* Start Source material *

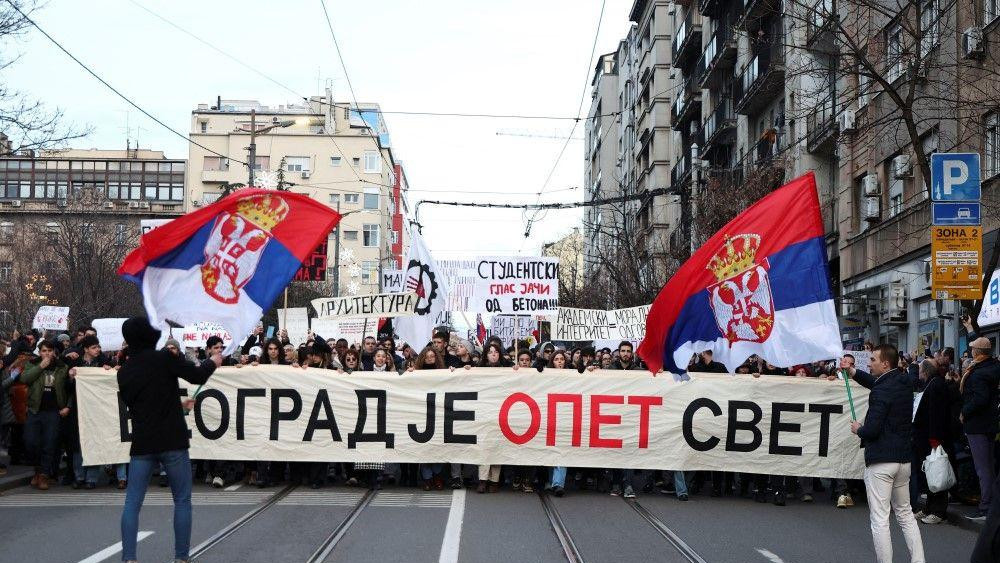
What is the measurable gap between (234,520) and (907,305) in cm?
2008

* End Source material *
* Start Source material *

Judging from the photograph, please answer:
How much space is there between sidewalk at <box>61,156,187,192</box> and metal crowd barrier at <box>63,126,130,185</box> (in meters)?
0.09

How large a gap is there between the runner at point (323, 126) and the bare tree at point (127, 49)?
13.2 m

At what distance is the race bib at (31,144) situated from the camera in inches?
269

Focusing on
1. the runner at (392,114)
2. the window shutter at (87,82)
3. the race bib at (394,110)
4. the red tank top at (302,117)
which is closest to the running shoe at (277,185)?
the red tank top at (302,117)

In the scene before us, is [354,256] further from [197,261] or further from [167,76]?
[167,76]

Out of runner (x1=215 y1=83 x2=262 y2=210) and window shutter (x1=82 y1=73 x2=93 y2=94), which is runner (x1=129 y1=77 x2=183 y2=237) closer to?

* End Source material *

Instructions for the task: Please scale everything from the line that contains "In the scene" down to the line that contains "Out of runner", both ends included, and give only those lines again, requests included. Multiply each coordinate in the answers by 0.45 and round to whole numbers (halves up), leaving the numbers in the requests unchanged.

Exercise answer:
In the scene before us, is [354,256] further from [197,261] or further from [167,76]?
[75,34]

Out of runner (x1=215 y1=83 x2=262 y2=210) and window shutter (x1=82 y1=73 x2=93 y2=94), which is runner (x1=129 y1=77 x2=183 y2=237) closer to?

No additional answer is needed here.